Im Rahmen der Langzeitbewertung implantatgetragenen Zahnersatzes berichtete Dr. Helmut Steveling (Gernsbach), dass die Mehrzahl der Patienten tendenziell mobile Lösungen auf Implantaten bevorzugen würde, obwohl die biologischen Vorteile eher bei der festsitzenden Versorgung liegen (zum Beispiel Knochenapposition im atrophierten Kiefer). Sein Statement zur Implantatlänge „the shorter the better“ folgt seiner individuellen Erfahrung und aktuellen Trends zur Vermeidung von Zweitmorbiditäten.

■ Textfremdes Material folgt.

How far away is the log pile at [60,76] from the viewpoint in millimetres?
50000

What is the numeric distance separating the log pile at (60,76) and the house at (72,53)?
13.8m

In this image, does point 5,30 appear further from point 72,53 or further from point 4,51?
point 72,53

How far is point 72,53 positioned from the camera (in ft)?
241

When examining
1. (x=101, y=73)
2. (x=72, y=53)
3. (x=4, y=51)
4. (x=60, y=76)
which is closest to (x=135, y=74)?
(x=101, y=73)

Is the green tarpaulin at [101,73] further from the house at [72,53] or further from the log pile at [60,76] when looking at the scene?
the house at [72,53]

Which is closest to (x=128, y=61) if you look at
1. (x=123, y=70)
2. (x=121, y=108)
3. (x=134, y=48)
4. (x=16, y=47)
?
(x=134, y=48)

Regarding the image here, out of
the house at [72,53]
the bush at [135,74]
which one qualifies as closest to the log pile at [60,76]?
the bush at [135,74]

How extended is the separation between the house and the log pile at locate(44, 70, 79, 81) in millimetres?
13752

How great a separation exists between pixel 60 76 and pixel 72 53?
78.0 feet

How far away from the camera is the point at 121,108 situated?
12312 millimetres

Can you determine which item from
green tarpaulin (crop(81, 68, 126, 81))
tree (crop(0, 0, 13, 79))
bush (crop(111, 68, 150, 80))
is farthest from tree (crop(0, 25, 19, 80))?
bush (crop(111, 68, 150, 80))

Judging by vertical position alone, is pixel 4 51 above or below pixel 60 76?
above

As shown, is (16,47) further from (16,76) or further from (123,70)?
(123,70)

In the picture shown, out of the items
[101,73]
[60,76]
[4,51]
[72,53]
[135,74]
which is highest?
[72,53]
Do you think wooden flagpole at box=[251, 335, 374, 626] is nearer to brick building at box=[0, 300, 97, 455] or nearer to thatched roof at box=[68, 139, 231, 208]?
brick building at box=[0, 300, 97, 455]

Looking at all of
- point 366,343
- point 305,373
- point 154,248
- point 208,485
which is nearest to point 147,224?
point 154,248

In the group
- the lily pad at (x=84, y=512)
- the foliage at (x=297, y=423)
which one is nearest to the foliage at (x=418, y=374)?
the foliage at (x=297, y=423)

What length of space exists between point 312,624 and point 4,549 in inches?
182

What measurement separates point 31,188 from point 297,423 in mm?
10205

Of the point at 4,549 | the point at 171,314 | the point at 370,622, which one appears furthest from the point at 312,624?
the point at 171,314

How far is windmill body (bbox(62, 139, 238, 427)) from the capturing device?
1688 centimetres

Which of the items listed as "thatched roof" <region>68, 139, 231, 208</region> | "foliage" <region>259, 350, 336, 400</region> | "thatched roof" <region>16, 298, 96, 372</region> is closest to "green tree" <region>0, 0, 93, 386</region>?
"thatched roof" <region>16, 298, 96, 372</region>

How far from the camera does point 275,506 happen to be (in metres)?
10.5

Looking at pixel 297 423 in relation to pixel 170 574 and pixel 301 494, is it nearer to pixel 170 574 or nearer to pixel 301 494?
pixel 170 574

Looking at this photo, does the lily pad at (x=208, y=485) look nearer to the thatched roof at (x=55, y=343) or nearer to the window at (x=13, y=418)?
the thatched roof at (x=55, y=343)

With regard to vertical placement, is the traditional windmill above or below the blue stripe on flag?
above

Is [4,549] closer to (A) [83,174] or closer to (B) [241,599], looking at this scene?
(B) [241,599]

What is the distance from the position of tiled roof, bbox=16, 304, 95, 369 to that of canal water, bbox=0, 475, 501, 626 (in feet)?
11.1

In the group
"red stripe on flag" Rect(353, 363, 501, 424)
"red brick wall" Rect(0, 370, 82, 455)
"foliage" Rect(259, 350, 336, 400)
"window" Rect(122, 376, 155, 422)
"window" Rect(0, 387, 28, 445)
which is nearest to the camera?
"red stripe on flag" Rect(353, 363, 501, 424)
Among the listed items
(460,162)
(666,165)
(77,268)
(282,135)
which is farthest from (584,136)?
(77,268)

In sehr origineller Form setzte sich Dr. Tobias Schneider (Hechendorf) mit den Problemen auseinander, die ein junger Kollege mitunter mit „betagten“ Implantatsystemen zu lösen hat. „Heute ist die gute alte Zeit von morgen“ – unter dieser Prämisse ist der Austausch mit erfahrenen Fachleuten unverzichtbar. Prof. Stefan Wolfart (Aachen) verstand es, den Teilnehmern das Thema Evidenzkriterien in der Implantatprothetik unterhaltsam und einprägsam näher zu bringen. Mit dem Fazit, dass fehlende externe Evidenz lediglich Leitlinien für Behandlungskonzepte erlaubt, die jedoch individuell abgestimmte Therapiekorridore zulassen, konnte er den Zuhörern die Furcht nehmen, in ein starres Korsett einzelner, ausgewählter Therapieverfahren gezwängt zu werden. Die Empfehlung von Dr. Frank Müller (Flöha), dem Einsatz von hochwirksamen Antibiotika in der Parodontologie und Implantologie eine spezifische mikrobiologische Analyse voranzustellen, sollte den Praktiker veranlassen, das eigene Verordnungsverhalten zu überprüfen.

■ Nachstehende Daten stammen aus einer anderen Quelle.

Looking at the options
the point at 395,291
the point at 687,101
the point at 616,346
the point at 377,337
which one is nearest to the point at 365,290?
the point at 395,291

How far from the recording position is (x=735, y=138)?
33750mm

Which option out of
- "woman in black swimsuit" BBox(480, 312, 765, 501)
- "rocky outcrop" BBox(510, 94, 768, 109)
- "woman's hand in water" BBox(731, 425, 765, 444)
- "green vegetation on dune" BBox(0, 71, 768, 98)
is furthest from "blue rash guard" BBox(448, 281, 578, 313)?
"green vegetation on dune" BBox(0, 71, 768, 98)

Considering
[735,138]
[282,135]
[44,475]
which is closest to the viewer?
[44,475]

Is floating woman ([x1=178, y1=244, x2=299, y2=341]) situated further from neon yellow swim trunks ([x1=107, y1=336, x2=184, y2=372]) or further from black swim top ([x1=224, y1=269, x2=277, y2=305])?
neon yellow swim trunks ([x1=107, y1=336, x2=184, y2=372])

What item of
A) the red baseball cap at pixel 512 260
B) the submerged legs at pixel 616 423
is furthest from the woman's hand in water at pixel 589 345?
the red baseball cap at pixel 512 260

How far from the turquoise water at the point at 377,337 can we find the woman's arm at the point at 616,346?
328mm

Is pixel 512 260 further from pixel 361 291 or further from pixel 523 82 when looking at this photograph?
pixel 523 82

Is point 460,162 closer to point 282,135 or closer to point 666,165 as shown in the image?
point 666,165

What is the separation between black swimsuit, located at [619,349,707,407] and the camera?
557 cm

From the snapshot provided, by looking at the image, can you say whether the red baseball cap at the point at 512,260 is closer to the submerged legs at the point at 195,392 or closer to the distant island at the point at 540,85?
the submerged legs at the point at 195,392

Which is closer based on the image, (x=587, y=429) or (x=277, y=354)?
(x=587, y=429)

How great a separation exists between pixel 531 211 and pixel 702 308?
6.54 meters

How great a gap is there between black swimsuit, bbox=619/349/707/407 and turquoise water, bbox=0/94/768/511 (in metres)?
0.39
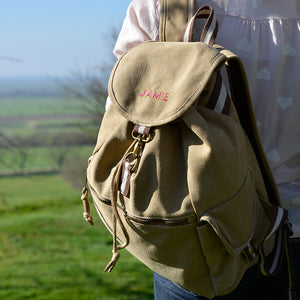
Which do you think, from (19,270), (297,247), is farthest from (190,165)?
(19,270)

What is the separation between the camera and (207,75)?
3.68 feet

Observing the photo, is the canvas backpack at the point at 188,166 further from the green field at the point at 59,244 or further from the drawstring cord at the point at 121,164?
the green field at the point at 59,244

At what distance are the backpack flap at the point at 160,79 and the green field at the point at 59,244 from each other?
2.11 meters

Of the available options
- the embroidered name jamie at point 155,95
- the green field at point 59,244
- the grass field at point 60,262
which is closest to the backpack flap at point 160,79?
the embroidered name jamie at point 155,95

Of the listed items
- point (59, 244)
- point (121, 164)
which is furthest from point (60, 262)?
point (121, 164)

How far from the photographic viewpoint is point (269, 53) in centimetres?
128

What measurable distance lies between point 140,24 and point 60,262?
565 cm

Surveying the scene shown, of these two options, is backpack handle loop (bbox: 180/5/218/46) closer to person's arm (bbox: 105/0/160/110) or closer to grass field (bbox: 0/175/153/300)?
person's arm (bbox: 105/0/160/110)

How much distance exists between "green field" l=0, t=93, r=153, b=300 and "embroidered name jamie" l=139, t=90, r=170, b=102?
7.11 ft

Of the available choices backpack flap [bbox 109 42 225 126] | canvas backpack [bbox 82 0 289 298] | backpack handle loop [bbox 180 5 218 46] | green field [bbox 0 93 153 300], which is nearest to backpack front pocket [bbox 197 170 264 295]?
canvas backpack [bbox 82 0 289 298]

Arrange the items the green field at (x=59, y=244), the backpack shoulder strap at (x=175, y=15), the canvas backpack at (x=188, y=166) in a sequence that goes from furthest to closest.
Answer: the green field at (x=59, y=244) < the backpack shoulder strap at (x=175, y=15) < the canvas backpack at (x=188, y=166)

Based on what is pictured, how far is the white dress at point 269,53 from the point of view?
1273 mm

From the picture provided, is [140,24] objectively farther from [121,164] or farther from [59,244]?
[59,244]

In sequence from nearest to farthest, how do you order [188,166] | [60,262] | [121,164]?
[188,166] < [121,164] < [60,262]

Kommunikationsfehler zwischen überweisendem Zahnarzt und Kieferchirurg sind häufige Ursache für Misserfolge. Dr. Matthias Brückner (Dresden) setzt auf den zuverlässigen Informationsaustausch zwischen den Partnern, um die Vorstellungen von Patient und Zahnarzt in ein schlüssiges und tragfähiges Behandlungskonzept münden zu lassen.
Kurze Implantate lassen sich laut Dr. Friedemann Petschelt (Lauf) erfolgreich, wenn indikationsgerecht, in der Implantatprothetik einsetzen. Adäquater Durchmesser, Vermeidung von Knochenabbau durch präzises Arbeiten (3-D-Planung) und Platform switching sind unter anderem seine Empfehlungen für die Verwendung der sogenannten „Shorties“.

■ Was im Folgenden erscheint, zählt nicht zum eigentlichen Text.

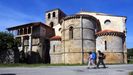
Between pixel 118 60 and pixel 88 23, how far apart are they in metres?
7.62

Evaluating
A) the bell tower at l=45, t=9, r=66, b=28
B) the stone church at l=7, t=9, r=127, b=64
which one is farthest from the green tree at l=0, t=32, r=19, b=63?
the bell tower at l=45, t=9, r=66, b=28

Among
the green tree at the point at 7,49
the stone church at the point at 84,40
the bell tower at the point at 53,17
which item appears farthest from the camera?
the bell tower at the point at 53,17

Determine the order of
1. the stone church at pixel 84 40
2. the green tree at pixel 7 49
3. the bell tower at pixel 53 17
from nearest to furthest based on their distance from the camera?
the stone church at pixel 84 40, the green tree at pixel 7 49, the bell tower at pixel 53 17

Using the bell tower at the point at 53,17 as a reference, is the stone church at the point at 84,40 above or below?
below

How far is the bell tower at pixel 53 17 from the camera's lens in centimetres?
5456

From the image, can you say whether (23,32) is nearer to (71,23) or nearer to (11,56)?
(11,56)

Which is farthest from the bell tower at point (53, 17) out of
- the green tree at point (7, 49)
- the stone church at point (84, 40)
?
the green tree at point (7, 49)

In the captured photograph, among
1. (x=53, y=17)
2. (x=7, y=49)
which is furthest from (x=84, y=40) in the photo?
(x=53, y=17)

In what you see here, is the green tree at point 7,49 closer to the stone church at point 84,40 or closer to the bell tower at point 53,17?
the stone church at point 84,40

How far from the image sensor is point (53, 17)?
2186 inches

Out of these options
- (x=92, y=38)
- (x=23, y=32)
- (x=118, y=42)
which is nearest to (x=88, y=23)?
(x=92, y=38)

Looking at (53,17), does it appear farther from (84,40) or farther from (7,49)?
(84,40)

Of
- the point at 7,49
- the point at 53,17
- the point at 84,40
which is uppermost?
the point at 53,17

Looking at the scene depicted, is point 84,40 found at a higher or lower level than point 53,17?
lower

Obwohl es noch keine evidenzbasierten Empfehlungen zur Periimplantitistherapie gibt, steigt die Inzidenz der Periimplantitisfälle. Dr. Marko Schauermann (Saalfeld) stellte ein Behandlungskonzept vor, das auf abrasiver Behandlung der kontaminierten Implantatoberfläche, Antibiose und GBR aufbaut.
Die Heterogenität klinischen Herangehens war in den folgenden Referaten besonders spürbar. Während Dr. Uwe Solcher (Gera) anhand verschiedener Kasuistiken die Möglichkeiten beschrieb, auch in Grenzsituationen auf Augmentationen zu verzichten, zeigte Dr. Joachim Hoffmann (Jena) die technisch anspruchsvolle Inversionsplastik zur Kammverbreiterung des zahnlosen Unterkiefers anhand instruktiver Bilder und Filmsequenzen. Das wissenschaftliche Programm beendete Dr. Michael Gey (Chemnitz) mit seinen Ausführungen zum Einsatz von Hilfsimplantaten in der Totalprothetik. Mit der Überbrückung von Einheilzeiten nach Implantation und Augmentation, der wirtschaftlichen Pfeilervermehrung, der Fixierung von Scan- und Bohrschablonen und der Stabilisierung von Prothesen im Zuge von Bissrekonstruktionsmaßnahmen besitzen diese Implantatformen ein nicht zu unterschätzendes Potenzial in der Implantatprothetik.